Rosette Peschaud

Rosette Peschaud

Le « parcours d’une Rochambelle » dans la 2 ème D.B.

Vidéo

Durée : 14:16

L’engagement

J’habite le Maroc, je suis fille de colons et le 18 juin 40, je n’entends rien de spécial. Nous allions à Rabat assez souvent où nous rencontrons un ami de mes parents qui dit « il y a un Général qui parle à Londres », je pense que c’est très vite, tout de suite après peut-être le 22, entre le 18 et le 22 et tous les jours, tous les soirs, sans exception, nous avons écouté Radio-Londres. Évidemment quand il y a eu l’histoire de Mers-el-Kébir, je sais que mes parents se sont posés des questions. Moi je ne m’en posais aucune. Mais bien entendu pour une jeune fille de 18 ans que j’étais, y’avait aucune possibilité d’aucune sorte de pouvoir s’engager dans quoi que ce soit, hein, c’était le Maroc.

Mon père lui, s’est tout de suite engagé dans un réseau de résistance qui s’appelait France Amérique qui était dirigé par monsieur Valabregue. Monsieur Valabregue, était le président de la société de pétrole marocaine et je sais que mon père à aider à l’évasion de jeunes gens ou d’Anglais ou d’étrangers.

Je n’étais pas au courant du détail des opérations, qu’on exfiltrait par Tanger, et il avait été chargé pour le Débarquement des Américains, d’infiltrer la poste, et bien il n’a pas été prévenu, le 8 novembre au matin, quand nous nous sommes réveillés, ça tiraillait vers Médhia, Médhia est le bord de mer de Kénitra et nous étions à une trentaine de kilomètres, mon père était extrêmement contrit, furieux et j’ai appris bien après la raison du fait que ces réseaux n’aient pas été renseignés, c’est que les Américains n’ont renseigné que le réseau de Giraud et mon père était dans un réseau de de Gaulle.

Je me suis engagée par le plus grand des hasards. Madame Conrad est une Américaine francophile, elle est désespérée quand il arrive le désastre de 40, et elle est tellement violemment anti-allemande que son Ambassadeur lui demande de rejoindre l’Amérique, où elle n’a qu’une idée, c’est participer à la reconquête de la France avec les troupes françaises.

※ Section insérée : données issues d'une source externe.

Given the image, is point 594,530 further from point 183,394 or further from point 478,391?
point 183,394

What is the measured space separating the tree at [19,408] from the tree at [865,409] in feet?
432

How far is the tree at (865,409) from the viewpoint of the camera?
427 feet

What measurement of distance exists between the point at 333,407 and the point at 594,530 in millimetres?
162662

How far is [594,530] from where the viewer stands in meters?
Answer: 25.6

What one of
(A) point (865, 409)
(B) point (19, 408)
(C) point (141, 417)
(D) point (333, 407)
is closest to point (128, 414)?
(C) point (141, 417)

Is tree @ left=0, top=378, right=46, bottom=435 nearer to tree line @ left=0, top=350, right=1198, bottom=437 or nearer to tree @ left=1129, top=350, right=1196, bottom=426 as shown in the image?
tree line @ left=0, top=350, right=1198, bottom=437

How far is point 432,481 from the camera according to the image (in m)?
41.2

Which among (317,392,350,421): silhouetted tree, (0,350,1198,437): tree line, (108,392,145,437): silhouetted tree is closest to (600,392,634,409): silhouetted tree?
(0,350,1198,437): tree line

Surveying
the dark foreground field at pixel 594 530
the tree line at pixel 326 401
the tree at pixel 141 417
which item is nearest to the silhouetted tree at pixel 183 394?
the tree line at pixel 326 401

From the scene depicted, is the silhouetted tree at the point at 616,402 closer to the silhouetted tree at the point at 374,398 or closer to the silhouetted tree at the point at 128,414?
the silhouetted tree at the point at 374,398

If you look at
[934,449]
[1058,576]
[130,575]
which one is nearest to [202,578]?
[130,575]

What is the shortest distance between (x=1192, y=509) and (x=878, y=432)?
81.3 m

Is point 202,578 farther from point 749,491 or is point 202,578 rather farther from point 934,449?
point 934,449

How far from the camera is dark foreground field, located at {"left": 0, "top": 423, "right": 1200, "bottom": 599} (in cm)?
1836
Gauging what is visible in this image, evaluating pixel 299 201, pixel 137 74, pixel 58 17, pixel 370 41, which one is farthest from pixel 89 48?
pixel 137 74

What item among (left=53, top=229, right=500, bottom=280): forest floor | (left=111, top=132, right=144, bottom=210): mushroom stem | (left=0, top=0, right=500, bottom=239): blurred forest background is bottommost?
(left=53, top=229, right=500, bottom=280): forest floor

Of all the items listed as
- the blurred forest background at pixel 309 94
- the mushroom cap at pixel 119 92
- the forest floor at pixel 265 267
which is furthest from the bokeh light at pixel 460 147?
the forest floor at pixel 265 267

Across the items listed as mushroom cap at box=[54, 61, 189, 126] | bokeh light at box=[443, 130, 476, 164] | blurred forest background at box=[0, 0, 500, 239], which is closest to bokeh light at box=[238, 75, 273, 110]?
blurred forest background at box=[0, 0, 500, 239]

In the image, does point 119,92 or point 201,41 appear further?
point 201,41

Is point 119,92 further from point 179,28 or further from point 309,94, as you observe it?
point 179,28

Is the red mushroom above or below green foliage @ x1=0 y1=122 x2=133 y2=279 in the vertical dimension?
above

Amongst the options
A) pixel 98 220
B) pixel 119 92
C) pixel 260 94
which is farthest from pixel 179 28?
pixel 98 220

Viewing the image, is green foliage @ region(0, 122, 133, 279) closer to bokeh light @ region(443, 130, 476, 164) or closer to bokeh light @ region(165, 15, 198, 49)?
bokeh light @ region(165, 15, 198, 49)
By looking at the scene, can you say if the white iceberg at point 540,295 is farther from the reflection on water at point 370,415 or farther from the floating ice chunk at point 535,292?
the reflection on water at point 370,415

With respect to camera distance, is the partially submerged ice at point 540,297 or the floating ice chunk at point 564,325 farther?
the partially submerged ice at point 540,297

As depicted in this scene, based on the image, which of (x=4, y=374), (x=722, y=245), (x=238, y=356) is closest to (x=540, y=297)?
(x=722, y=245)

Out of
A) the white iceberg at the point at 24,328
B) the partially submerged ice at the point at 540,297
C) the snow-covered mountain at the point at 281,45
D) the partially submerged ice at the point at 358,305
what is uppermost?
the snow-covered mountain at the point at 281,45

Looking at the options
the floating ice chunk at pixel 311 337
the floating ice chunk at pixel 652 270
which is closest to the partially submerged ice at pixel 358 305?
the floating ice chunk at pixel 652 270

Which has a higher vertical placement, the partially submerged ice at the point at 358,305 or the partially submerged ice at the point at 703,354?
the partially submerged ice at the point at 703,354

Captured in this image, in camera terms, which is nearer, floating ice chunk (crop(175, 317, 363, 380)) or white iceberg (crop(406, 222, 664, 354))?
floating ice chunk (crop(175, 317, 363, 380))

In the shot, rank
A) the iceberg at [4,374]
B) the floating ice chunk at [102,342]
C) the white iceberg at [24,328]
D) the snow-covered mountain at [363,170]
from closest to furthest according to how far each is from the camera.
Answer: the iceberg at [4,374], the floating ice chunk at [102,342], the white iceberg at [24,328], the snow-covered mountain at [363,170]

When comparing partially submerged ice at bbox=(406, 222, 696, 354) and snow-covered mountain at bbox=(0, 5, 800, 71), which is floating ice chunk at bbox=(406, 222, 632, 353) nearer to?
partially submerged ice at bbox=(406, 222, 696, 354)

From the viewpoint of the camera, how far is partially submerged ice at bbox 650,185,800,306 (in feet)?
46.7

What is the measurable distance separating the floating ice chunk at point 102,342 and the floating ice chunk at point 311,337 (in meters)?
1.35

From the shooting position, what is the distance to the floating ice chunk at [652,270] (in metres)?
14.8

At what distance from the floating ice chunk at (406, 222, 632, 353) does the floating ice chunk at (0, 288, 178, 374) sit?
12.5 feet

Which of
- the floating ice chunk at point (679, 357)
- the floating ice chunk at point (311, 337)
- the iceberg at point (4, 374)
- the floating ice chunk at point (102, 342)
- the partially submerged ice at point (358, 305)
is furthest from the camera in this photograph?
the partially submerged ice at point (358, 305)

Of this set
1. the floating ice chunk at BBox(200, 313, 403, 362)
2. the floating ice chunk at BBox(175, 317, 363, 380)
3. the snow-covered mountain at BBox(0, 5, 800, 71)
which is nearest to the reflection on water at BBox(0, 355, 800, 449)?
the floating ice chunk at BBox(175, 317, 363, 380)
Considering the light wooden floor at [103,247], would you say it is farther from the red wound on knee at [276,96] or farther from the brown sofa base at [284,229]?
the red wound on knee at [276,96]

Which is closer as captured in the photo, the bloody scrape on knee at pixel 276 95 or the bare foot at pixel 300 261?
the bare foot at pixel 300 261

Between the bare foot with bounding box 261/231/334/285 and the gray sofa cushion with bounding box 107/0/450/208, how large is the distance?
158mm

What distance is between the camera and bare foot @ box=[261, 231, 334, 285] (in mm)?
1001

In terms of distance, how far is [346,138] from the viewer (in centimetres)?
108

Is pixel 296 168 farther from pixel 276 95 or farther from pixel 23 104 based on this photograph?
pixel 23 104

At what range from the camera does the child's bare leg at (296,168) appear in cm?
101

Alors elle commence une campagne où elle réussit à récupérer suffisamment d’argent pour acheter 19 ambulances Dodge toutes neuves. Elle réussit grâce à ses relations à embarquer ces ambulances sur le Pasteur, elle a réuni une quinzaine de jeunes femmes françaises, parce que les Américains refusent que des femmes américaines puissent servir dans l’armée française. Il faut être français.

Et elle débarque à Casablanca avec ses 19 ambulances, ses 15 femmes et elle sait pas du tout où elle va aller. Et ce qu’elle voit, qui lui paraît le plus attractif, c’est Leclerc, qui arrive du Tchad après la victoire de Koufra, qui a fait cette remontée glorieuse, qui a participé à la libération de Tunis et qui vient de créer une division blindée équipée à l’américaine à Rabat. Et Leclerc lui répond « je veux bien des ambulances, je ne veux pas de femmes ». Et elle dit « vous n’aurez ni l’un ni l’autre ». Et à ce moment-là, Leclerc se repent et il dit « je vous accepte mais je ne prends les femmes que jusqu’à Paris ».

Bon voilà donc les ambulancières installées à Rabat sur une péniche sur le Bouregreg et à Rabat, il a donc fallu que Suzanne Thorez (NDLR adjointe de Mme Conrad) cherche des jeunes femmes aptes à s’engager. Mais comme c’était « du bouche à oreille », personne n’était au courant. Et moi, c’est le plus grand des hasards, puisque j’étais fille de colons et que Mme Conrad allait mettre des permissionnaires et des convalescents chez les colons où elle les imposait avec une superbe fabuleuse.

Donc voilà comment elle est allée chez mes parents et que j’ai appris qu’il y avait des femmes et qu’on cherchait à en engager. J’avais 20 ans et pour moi m’engager dans les combats de la Libération, ça paraissait totalement… mais non, improbable ! C’était incroyable, je savais bien qu’il y avait des femmes dans l’armée mais je n’imaginais même pas qu’elles puissent rentrer dans une division aussi glorieuse que le 2èmeDB qui déjà avait cette aura de Français Libres, hein, de gens qui avaient rejoint Londres, qui s’étaient entrainés à Londres, qu’on avait emmenés en Afrique, qui avaient fait les campagnes d’Afrique et qui arrivaient victorieusement à Rabat.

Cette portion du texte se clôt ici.